Availability of PACs guidelines in a selected group of 33 emerging countries and 3 economic blocks. The map shows the status of post-approval changes for selected 33 emerging countries and 3 economic blocks with respect to the availability of national guidelines on post-approval changes. It classifies them in 4 colour-coded groups: a) in yellow, emerging countries that have published own national guidelines which do not state to be based on any other international guideline including those recommended by WHO (Brazil, Colombia, Cuba, Ghana, India, Philippines, Singapore, South Africa, Venezuela); b) in blue, countries that rely or adopt WHO recommended guidelines or that have developed national guidelines based on those recommended by WHO (Egypt, Indonesia, Liberia, Malaysia, Mexico, Nigeria, Pakistan, Senegal, Tanzania, Thailand, The Gambia, Vietnam); c) in red, countries that do not have national guidelines but include guidance as to the management of PACs in their general registration regulations (Bolivia, Chile, Costa Rica, Ecuador, El Salvador, Guatemala, Honduras, Nicaragua, Panama, Paraguay, Peru, Uruguay); and d) in green, blocks of countries with guidelines, the difference in the tone of green indicates that the guidelines of different blocks are not necessarily similar (European Union = dark green; Eurasian Economic Union = green; Gulf Cooperation Council = light green). Singapore and The Gambia territory are so small that are not visible on a world map, therefore are represented as a circle. Countries in grey were not included in this assessment.
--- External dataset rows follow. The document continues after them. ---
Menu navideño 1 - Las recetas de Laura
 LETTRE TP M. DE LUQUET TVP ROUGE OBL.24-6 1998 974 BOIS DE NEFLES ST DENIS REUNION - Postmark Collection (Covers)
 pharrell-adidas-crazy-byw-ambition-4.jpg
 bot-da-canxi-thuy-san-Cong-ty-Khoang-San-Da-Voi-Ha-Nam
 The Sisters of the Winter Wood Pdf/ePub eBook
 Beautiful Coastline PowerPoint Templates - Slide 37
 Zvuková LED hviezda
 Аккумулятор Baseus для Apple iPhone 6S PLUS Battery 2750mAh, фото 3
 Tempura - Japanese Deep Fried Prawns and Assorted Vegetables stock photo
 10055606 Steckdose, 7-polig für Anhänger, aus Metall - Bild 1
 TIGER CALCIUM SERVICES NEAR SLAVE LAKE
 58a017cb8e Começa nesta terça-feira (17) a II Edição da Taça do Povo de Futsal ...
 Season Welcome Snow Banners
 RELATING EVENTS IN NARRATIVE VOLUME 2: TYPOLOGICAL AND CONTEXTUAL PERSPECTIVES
The asterisk indicates countries that state in their guidelines, or in other published materials or documents, specific timelines to review and approve variations. The schematic representation therein does not imply the expression of any opinion whatsoever on the part of the authors concerning the legal status of any country, area or territory or of its authorities, or concerning the delimitation of its borders. The depiction and use of boundaries, geographic names and related data shown on maps and included in lists, tables, documents, and databases on this report do not imply any endorsement or acceptance. (For interpretation of the references to colour in this figure legend, the reader is referred to the web version of this article.)

Fig. 3

Timelines for approval of PACs recommended in guidelines from 3 economic blocks and WHO. The figure shows the classification of changes and the timelines taken for their review and approval for three regional economic blocks and for WHO based on the respective published guidelines. The Gulf Cooperation Council (GCC), classifies variations in minor of types IA or IB and in major or type II variations. It states timelines for review of minor variations only. The Eurasian Economic Union (EEU), classifies variations also in minor of types IA or IB and in major variations of type II, and provides timelines for review for all of them. In addition to the timelines defined for review of minor variations of type IA and IB and the major variations of type II, the European Union (EU), establishes timeframe for review of extensions to the marketing authorization and for urgent safety restriction. Variations of type IA have minimal or no impact at all on the quality, safety or efficacy of the medicinal product, variations of type IB are those that do not fall under a Type IA variation nor a Type II variation nor an Extension. Variations of type II are those that may have a significant impact on the quality, safety or efficacy of a medicinal product. In addition, an extension in EU and in EEU is defined as a variation which is listed in Annex I and fulfils the conditions laid down therein , . Annex I lists three main categories, only two of which apply to human vaccines: 1. Changes to the active substance(s) 2. Changes to strength, pharmaceutical form and route of administration. An urgent safety restriction is defined as an urgent regulatory action triggered by the marketing authorisation holder or a national regulatory authority in the event of, or to prevent, a risk to human or animal health or to the environment. Both EU and EEU consider extensions and urgent safety restrictions in their variations guidelines, although only EU defines timelines for review.